# Document segment
+---+

Den characteristics and functions
The shape of the den entrance is typically determined by the morphological structure of the inhabitant. Marmots have a flattened body shape. This body shape is conducive to remaining close to the ground to avoid being discovered by predators when the marmots are active outside the den. Field measurements were used to determine that the long axis of the oval-shape entrance to these dens was significantly longer than the short axis (Fig. 3). These dimensions are larger than the den entrance diameter (27 and 19 cm for the long and short axis, respectively) of the steppe marmot (Marmota bobak Müll.) that inhabits the Ukraine (Nikol’Skii and Savchenko 2002). The shape and size of the den entrance facilitate the rapid entry of the marmot while preventing predators from entering (Rodrick and Mathews 1999). There was no significant difference in the area of the den entrance among different terrains, which suggests that the size of the den entrance helps to maintain a stable temperature inside the den (Nikol’Skii and Savchenko 2002), which is an adaptive strategy used by marmots to protect themselves and to reduce the possible impact of the external environment (Jia et al. 1991). We also found that dens in flat areas had a longer long axis relative to the long axis of dens on slopes. This may be due to the wider field of vision that marmots have access to on slopes; thus, a larger den entrance makes it easier for a marmot hiding inside the den to observe potential predators.
We found that the average first tunnel length was 248.64 cm (Fig. 4), which is longer than that (127.3 cm) of dens in other parts of the QTP (Zhang et al. 2019); this difference is most likely due to the different geographical and climatic conditions across different regions. The first tunnel is deep and long, which can increase the infiltration distance of rainwater after entering the tunnel, thereby minimizing the accumulation of water deeper within the den. This is especially important in rainy areas (i.e., the QTP). In addition, the shortest length of the first tunnel in this study was 100 cm, which is greater than the average body length of M. himalayana (55 cm) and thus ensures that they can enter the den quickly to avoid predators (Zhang et al. 2019).
Tunnel volume reflects the internal structural traits of the marmot den. We found that on average the den volume was 0.29 m3, slightly larger than that (0.23 m3) in other parts of the QTP (Wang 1992), but there was no significant difference in the den volume among the different terrains analyzed here (Fig. 5). The underground den system has a complex internal structure and multiple nests, which are places for marmots to breed, hibernate, and store food (hay). The truncated cone-shape mound near the den entrance represents an observatory for the resident marmot(s). They often stand on the mound to observe the environment around the den entrance (sometimes for >1 h), and they become active around the entrance only after confirming that there is no potential danger (Yang and Xie 1983). These mounds do, however, form a large number of naked spots on the grassland and represent one of the main reasons for grassland degradation in this region (Chen 1982).
Whereas the aspect of a den may confer certain advantages, the direction of the den opening may be related to site-specific conditions such as vegetation, drainage, or climate (Rodrick and Mathews 1999). Among the 131 dens surveyed in this study, there were no dens oriented toward the north, and only a few (9.09%) dens located on shady slopes displayed a northeast aspect (Fig. 6). Danilov (1961) suggested that dens oriented southward have a more favorable microclimate because of the protection from the prevailing northeasterly winds. For example, den orientation for the red fox on Assateague Island, Maryland, is often associated with local prevailing wind directions (Krim et al. 1990). Chesemore (1969) found that most entrances of arctic fox dens had a southerly, easterly, or westerly orientation, possibly indicating a preference for a warmer exposure. We did not, however, assess any microclimatic variables of the dens in this study.

+---+

# Entries shown

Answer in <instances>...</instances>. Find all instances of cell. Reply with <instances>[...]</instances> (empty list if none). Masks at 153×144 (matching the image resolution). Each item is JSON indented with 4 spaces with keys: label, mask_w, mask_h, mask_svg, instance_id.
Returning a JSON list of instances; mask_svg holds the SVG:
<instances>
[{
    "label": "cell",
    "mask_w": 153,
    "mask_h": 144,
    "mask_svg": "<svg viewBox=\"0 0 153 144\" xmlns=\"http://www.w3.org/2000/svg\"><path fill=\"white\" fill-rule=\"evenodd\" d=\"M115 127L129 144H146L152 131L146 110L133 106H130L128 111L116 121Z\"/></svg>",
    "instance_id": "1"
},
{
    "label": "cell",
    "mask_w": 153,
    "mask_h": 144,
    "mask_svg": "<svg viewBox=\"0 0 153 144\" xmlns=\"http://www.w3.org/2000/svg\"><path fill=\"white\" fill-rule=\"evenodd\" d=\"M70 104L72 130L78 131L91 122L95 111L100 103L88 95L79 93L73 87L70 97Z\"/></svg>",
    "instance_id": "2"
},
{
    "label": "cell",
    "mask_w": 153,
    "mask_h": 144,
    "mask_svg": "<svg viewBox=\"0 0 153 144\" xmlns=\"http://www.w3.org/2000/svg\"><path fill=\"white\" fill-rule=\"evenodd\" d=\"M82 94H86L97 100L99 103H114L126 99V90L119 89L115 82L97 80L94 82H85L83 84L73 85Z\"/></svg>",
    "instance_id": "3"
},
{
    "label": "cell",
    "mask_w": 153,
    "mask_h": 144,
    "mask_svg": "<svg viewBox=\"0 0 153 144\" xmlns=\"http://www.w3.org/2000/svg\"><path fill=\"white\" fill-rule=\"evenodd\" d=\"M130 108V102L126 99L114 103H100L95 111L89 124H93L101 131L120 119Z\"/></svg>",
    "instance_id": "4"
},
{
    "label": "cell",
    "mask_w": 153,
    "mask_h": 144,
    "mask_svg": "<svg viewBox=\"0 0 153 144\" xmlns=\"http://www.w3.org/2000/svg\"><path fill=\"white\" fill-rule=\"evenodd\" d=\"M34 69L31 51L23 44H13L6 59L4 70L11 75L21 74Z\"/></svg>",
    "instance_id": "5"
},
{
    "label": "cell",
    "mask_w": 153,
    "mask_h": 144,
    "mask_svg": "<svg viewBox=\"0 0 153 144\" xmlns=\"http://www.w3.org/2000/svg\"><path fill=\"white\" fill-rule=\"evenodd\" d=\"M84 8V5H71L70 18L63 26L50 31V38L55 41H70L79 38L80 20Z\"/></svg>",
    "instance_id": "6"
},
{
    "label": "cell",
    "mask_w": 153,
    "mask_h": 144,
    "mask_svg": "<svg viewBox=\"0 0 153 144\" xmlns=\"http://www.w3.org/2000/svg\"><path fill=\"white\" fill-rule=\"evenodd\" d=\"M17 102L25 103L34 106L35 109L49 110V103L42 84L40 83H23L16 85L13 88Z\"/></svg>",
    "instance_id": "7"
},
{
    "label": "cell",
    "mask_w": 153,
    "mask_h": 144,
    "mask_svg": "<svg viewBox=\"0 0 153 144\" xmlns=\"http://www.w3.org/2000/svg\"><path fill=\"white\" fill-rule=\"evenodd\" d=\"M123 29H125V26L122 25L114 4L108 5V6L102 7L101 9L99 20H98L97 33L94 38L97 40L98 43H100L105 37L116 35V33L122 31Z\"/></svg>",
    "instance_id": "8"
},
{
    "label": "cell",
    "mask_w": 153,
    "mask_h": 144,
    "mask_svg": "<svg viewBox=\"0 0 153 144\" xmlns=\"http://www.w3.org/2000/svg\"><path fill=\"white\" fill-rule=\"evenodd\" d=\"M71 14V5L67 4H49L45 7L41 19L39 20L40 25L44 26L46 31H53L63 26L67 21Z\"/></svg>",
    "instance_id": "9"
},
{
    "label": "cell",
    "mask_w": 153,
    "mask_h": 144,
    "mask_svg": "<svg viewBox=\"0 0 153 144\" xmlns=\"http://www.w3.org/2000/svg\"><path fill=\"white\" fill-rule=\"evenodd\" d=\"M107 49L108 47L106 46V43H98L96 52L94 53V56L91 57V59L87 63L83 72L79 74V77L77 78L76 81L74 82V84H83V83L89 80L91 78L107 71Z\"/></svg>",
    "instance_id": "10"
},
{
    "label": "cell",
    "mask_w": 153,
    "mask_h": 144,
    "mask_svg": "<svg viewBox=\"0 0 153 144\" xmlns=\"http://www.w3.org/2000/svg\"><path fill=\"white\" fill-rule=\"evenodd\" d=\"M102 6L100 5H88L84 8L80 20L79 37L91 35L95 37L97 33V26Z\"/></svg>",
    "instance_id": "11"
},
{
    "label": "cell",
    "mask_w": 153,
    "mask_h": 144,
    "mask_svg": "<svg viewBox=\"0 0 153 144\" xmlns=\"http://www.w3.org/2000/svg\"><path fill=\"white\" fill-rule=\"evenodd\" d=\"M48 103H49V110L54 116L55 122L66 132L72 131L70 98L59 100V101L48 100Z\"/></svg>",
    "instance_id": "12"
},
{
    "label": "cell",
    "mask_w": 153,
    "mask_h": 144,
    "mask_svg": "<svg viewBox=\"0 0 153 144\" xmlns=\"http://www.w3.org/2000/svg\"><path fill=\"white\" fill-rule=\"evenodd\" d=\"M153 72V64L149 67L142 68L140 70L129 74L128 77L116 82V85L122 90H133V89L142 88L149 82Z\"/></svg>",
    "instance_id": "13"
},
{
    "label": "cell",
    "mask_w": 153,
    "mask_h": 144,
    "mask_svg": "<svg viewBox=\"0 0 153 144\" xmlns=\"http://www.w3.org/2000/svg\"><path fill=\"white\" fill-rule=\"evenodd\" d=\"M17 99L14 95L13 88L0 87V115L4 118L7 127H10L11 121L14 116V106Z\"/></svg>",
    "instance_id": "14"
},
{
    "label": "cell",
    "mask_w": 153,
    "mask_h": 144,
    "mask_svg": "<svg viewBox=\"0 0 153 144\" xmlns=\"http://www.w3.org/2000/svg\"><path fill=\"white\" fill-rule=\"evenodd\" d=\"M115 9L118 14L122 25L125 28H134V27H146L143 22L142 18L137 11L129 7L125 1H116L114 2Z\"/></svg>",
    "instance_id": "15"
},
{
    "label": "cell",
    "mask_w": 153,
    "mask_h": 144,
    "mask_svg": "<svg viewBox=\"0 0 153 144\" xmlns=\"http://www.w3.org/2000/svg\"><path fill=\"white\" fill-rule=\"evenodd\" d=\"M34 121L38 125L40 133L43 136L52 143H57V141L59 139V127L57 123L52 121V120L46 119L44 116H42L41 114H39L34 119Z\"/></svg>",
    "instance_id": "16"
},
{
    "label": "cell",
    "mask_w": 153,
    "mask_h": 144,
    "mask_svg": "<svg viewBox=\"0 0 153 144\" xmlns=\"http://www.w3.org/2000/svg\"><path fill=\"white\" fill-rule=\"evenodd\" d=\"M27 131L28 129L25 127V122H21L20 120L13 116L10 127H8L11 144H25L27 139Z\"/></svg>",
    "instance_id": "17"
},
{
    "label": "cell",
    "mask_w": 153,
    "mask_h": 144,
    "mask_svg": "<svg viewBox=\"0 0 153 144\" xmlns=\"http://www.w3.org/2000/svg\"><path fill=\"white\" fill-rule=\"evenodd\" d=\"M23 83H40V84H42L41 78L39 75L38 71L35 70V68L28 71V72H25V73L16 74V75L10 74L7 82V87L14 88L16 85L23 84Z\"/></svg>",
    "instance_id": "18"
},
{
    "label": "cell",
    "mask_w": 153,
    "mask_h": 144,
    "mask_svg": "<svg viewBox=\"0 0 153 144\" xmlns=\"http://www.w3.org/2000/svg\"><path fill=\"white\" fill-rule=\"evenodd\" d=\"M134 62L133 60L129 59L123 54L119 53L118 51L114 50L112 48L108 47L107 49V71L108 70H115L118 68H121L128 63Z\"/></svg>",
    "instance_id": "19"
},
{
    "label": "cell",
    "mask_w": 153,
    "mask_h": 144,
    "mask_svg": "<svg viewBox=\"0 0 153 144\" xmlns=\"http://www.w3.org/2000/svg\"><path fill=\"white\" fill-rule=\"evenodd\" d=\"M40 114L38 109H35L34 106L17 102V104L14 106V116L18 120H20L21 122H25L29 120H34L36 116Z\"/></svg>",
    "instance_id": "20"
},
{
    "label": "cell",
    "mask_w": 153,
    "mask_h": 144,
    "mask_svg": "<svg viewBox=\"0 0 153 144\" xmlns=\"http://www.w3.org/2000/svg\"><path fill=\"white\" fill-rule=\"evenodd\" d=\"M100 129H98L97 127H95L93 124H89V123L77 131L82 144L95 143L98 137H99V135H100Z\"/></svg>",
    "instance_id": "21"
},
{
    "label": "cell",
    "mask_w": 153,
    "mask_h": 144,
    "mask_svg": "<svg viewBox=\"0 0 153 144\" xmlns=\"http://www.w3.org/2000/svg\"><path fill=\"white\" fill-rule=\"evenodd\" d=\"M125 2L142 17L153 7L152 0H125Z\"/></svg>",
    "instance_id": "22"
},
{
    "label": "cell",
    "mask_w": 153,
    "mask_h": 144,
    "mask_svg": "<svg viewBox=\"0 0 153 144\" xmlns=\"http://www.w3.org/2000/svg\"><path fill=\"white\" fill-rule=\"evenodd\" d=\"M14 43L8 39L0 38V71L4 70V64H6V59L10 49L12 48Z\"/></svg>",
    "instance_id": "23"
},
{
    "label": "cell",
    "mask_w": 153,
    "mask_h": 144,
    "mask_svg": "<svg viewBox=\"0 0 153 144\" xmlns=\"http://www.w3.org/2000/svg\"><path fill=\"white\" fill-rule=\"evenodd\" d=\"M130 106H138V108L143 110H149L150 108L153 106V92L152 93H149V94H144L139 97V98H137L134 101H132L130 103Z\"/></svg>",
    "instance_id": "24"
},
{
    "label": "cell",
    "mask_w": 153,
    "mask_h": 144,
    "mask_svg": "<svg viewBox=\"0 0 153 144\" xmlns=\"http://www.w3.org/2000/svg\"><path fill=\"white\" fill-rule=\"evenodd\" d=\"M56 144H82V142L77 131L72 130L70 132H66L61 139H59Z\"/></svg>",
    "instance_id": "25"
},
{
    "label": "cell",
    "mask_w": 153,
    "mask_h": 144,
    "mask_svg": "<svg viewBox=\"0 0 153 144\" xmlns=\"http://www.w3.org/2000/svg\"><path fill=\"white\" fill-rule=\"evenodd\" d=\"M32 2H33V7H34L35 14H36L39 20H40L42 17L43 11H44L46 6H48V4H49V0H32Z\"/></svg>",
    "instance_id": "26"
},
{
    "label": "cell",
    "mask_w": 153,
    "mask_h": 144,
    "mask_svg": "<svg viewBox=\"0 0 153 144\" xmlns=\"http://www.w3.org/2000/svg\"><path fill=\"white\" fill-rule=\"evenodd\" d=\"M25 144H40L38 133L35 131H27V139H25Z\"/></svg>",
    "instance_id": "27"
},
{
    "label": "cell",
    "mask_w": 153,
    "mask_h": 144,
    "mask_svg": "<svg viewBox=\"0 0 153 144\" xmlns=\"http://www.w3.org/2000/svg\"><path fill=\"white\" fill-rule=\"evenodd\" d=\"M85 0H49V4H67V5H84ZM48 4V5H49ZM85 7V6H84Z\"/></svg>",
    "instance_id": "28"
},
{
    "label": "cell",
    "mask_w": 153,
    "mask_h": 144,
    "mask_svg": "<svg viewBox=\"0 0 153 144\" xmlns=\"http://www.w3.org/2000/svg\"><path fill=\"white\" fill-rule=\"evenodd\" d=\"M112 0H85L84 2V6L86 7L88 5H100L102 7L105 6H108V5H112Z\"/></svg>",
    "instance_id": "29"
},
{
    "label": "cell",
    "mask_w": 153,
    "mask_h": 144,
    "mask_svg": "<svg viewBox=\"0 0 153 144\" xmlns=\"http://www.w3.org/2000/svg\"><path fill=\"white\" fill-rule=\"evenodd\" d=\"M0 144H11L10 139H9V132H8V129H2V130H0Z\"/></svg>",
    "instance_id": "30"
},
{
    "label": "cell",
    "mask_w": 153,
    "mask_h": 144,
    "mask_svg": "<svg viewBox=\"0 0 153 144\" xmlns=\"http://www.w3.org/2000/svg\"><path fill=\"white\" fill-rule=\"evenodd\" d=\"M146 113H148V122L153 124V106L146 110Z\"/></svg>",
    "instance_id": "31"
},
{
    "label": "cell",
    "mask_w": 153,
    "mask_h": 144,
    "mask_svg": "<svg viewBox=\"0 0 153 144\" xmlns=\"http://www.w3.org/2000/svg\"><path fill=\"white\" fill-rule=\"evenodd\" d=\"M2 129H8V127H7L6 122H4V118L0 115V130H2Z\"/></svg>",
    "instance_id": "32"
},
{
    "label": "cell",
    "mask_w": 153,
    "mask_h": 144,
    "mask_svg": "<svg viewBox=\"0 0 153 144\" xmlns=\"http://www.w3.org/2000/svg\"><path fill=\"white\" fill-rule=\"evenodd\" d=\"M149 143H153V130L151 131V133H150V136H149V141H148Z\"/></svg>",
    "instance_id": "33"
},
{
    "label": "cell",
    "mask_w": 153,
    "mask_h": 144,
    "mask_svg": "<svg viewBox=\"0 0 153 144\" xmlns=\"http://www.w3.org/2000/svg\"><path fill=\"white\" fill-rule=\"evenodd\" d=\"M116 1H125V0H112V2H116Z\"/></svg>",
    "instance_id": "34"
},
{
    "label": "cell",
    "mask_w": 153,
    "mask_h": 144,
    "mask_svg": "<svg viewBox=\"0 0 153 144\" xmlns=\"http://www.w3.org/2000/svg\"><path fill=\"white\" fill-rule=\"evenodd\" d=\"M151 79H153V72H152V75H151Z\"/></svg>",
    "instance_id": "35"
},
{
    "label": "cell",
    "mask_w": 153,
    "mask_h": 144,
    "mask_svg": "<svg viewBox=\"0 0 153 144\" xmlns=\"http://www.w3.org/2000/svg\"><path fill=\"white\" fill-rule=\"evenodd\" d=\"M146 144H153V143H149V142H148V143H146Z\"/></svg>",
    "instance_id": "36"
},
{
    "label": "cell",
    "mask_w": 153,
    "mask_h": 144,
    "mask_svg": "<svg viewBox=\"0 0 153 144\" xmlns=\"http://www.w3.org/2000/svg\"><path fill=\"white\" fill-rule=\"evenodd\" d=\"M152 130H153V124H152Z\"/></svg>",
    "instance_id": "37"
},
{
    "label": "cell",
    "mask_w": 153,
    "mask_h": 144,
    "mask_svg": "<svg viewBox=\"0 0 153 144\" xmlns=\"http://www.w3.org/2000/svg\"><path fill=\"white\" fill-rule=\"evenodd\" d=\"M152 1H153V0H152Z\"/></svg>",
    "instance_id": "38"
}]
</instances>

+---+

# Work instructions
a - In the passage on marmot den characteristics, retype the text from "We found that the" up to and including "et al. 2019).".
b - Translate this sentence from the passage on marmot den characteristics into Spanish: "Tunnel volume reflects the internal structural traits of the marmot den."

# Activity answers
a -
We found that the average first tunnel length was 248.64 cm (Fig. 4), which is longer than that (127.3 cm) of dens in other parts of the QTP (Zhang et al. 2019); this difference is most likely due to the different geographical and climatic conditions across different regions. The first tunnel is deep and long, which can increase the infiltration distance of rainwater after entering the tunnel, thereby minimizing the accumulation of water deeper within the den. This is especially important in rainy areas (i.e., the QTP). In addition, the shortest length of the first tunnel in this study was 100 cm, which is greater than the average body length of M. himalayana (55 cm) and thus ensures that they can enter the den quickly to avoid predators (Zhang et al. 2019).

b - El volumen del túnel refleja los rasgos estructurales internos de la madriguera de la marmota.